Oh you are talking about the new Tomb Raider, I really didn't care for it.


----------



## Cardboard Tube Knight (Jul 31, 2013)

Xiammes said:


> Oh you are talking about the new Tomb Raider, I really didn't care for it.



I had a lot of fun with it, I got way too bad ass with the combat though. I was fighting people in large groups and just meleeing my way through all these things and the like. It wasn't a deep game but it was solid.


----------



## Xiammes (Jul 31, 2013)

Reminds me of Killzone 2, I just pulled out the knife and I managed to beat the first few stages knife only on the hardest difficulty and that's not a easy game.


----------



## Cardboard Tube Knight (Jul 31, 2013)

Xiammes said:


> Reminds me of Killzone 2, I just pulled out the knife and I managed to beat the first few stages knife only on the hardest difficulty and that's not a easy game.



The shitty thing was she can't do melee until like a quarter of the way through the game. But when you get it you're a beast. I was clobbering dudes and knocking people off ledges. 


At the part near the end with the Oni fought that whole long sequence without dying and that was when my dad said "Goddamn she's a bad ass" I didn't even know he was behind me.


----------



## Scizor (Jul 31, 2013)

Metroid: Other M.


----------



## martryn (Jul 31, 2013)

Diablo 3.  Game play was pretty solid.  Constant reliance on an internet connection for solo play was not.  I kept losing interest in the no-respawn mode when I'd get booted from my server and end up with a dead character.  

Star Wars: The Old Republic.  Was super excited for a Star Wars MMO that was centered around my favorite Star Wars video games.  Ended up being another WoW clone in terms of most game mechanics, with the strong point of the game being the individual stories.  Kinda not the point in an MMO.  

Red Dead Redemption.  I played this for a bit, but it's just another Grand Theft Auto game, except without cars.

LA Noire.  Again, felt like another GTA game.  The aspects that could have been interesting, solving these various cases, ended up not being exciting at all.  A lot of the game became point-and-click.  And then there would be some shootout where you'd kill half a dozen or more people for whatever reason like that's just completely cool to do.  Killed the immersion and believability in the game.


----------



## Alicia (Jul 31, 2013)

*Naruto Ultimate Ninja Storm 3:* this game is ass
*GTA TLAD:* playing as redneck bikers isn't exactly what I want in GTA
*Red Dead Redemption:* game made me miss the city and cars of GTA
*Oblivion:* playing Skyrim before Oblivion wasn't helping much
*Batman Arkham City:* quickly lost interest
*AC1:* Alta?r's a douche, Desmond is a looney
*Heavy Rain:* it's actually...not much of a game
*Bioshock Infinite:* campaign was too short for a single player only game + wasn't as impressive as people made it out to be


----------



## Xiammes (Jul 31, 2013)

> Red Dead Redemption. I played this for a bit, but it's just another Grand Theft Auto game, except without cars.



I don't see whats so Grand Theft Auto about it, I never even heard of anyone comparing it too GTA other then it being a Rockstar game.

**Information shown**
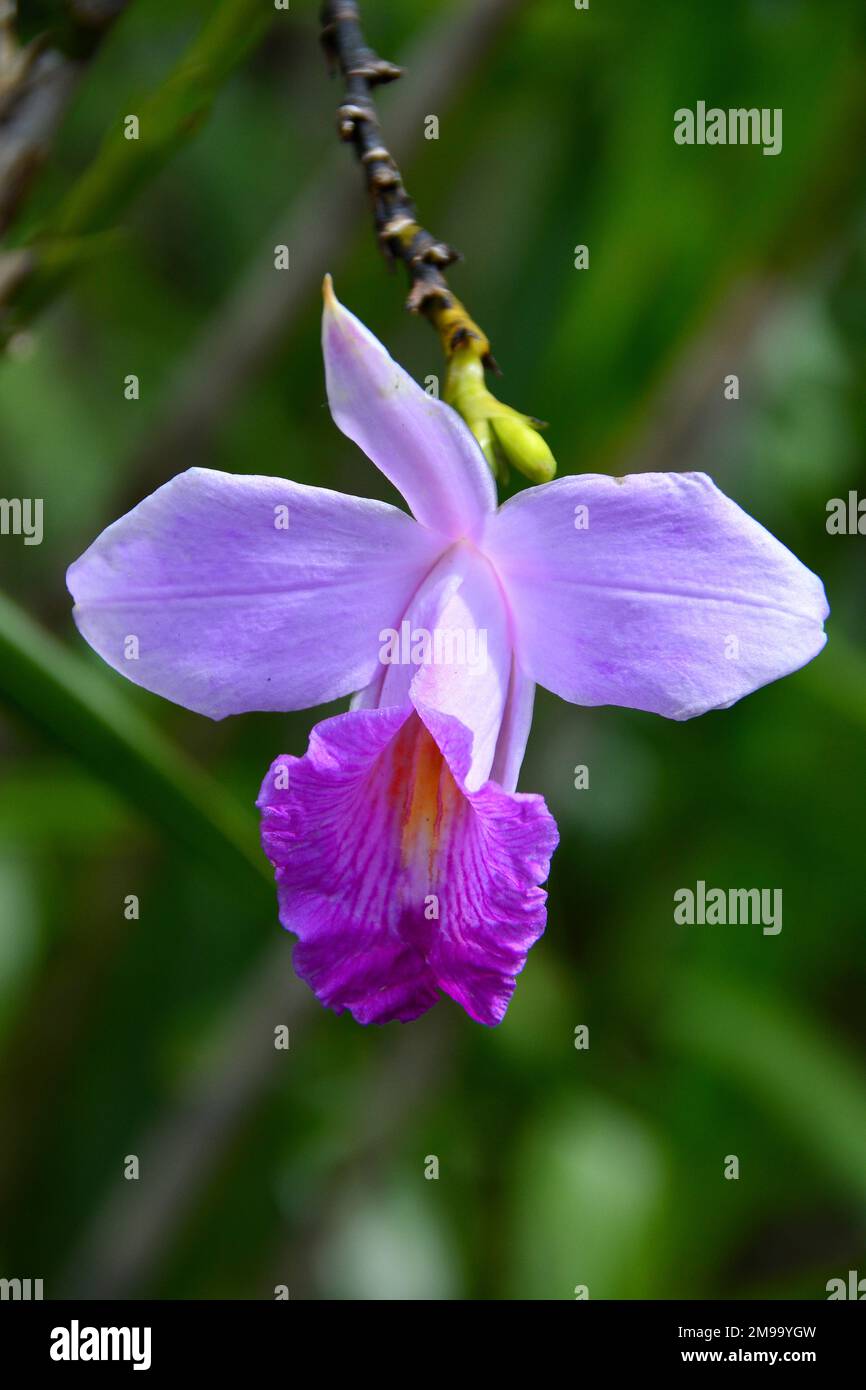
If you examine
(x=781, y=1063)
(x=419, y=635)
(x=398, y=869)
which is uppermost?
(x=419, y=635)

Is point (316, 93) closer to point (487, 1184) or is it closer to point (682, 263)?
point (682, 263)

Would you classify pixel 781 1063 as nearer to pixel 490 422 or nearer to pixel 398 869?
pixel 398 869

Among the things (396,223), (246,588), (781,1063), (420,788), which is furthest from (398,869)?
(781,1063)

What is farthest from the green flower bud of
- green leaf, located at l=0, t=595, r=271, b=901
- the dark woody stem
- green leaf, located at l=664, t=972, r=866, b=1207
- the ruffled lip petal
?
green leaf, located at l=664, t=972, r=866, b=1207

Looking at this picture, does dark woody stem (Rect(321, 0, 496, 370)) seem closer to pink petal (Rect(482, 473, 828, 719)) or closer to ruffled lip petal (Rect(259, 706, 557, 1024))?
Result: pink petal (Rect(482, 473, 828, 719))

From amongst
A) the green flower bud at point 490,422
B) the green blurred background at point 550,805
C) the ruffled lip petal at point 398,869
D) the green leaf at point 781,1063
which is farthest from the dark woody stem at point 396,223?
the green leaf at point 781,1063
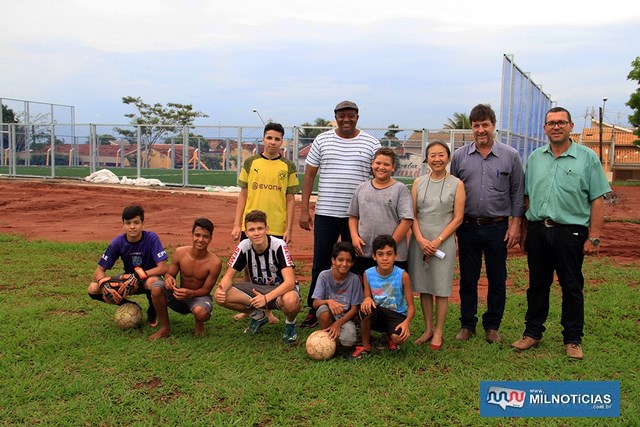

**To-do list**
(a) According to the forum thread, why did the poster who discusses Diablo 3 keep losing interest in its no-respawn mode? Answer in one to three sentences.
(b) Retype the part of the forum thread starting with "## martryn (Jul" and going on through "a dead character.".
Answer from the forum thread alone.

**Full answers**
(a) The poster kept losing interest because the game's constant reliance on an internet connection for solo play meant they would get booted from their server and end up with a dead character.

(b)
## martryn (Jul 31, 2013)

Diablo 3.  Game play was pretty solid.  Constant reliance on an internet connection for solo play was not.  I kept losing interest in the no-respawn mode when I'd get booted from my server and end up with a dead character.